#### [PASSAGE GIVEN]
* Begin *

Why You Must Know About the Rose That Survived Katrina
A rose that survived two weeks underwater after Hurricane Katrina.
"She’s just a good girl," says Texas gardener Ruthie Burrus. "She's a rambler and can be very aggressive, but she has no thorns. She's not a cutting rose, either—but from a distance, she's just stunning."
"She" is the classic old Southern rose "Peggy Martin," named for an avid Louisiana gardener whose home and property stood under 20 feet of salt water for two weeks after Hurricane Katrina in 2005. The only plants to survive were one crinum and a tough-as-nails beauty of a rose that Martin had acquired through pass-along cuttings from friends in New Orleans.
Before the storm, author and Texas A&M professor Dr. William C. Welch had visited Martin, who gave him some cuttings of the graceful, hardy climber with no name. After Katrina, he and six growers worked together to make the rose—which they named "Peggy Martin"—widely available. For some time after the storm, $1 from the sale of each rose helped fund garden-restoration projects in New Orleans and Beaumont, Texas, as well as a Mississippi Gulf Coast garden.

* End *

#### [RECORD LIST]

* Begin *

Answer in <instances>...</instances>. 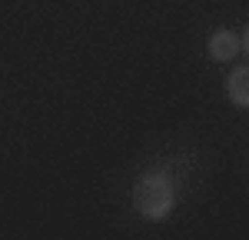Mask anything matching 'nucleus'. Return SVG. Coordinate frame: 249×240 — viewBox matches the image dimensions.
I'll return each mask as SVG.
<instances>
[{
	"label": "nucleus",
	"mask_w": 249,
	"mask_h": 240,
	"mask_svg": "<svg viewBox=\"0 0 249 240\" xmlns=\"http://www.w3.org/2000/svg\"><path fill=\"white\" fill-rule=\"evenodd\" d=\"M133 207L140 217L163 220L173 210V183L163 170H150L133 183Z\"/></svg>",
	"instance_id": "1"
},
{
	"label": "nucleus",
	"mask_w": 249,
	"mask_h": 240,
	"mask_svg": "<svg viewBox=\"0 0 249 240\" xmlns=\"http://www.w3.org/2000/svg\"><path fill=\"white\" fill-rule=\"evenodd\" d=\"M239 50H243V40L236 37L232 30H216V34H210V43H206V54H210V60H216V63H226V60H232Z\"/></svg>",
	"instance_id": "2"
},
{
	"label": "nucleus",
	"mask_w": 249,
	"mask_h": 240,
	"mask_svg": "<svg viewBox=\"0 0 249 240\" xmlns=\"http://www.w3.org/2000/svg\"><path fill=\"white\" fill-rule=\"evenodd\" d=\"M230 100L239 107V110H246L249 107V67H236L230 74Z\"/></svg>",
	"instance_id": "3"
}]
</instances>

* End *

#### [INSTRUCTIONS FOR THE TASK]
Return the passage above about the rose that survived Katrina, starting at "Why You Must" and ending at "in New Orleans.".

#### [SOLVED EXERCISE]
Why You Must Know About the Rose That Survived Katrina
A rose that survived two weeks underwater after Hurricane Katrina.
"She’s just a good girl," says Texas gardener Ruthie Burrus. "She's a rambler and can be very aggressive, but she has no thorns. She's not a cutting rose, either—but from a distance, she's just stunning."
"She" is the classic old Southern rose "Peggy Martin," named for an avid Louisiana gardener whose home and property stood under 20 feet of salt water for two weeks after Hurricane Katrina in 2005. The only plants to survive were one crinum and a tough-as-nails beauty of a rose that Martin had acquired through pass-along cuttings from friends in New Orleans.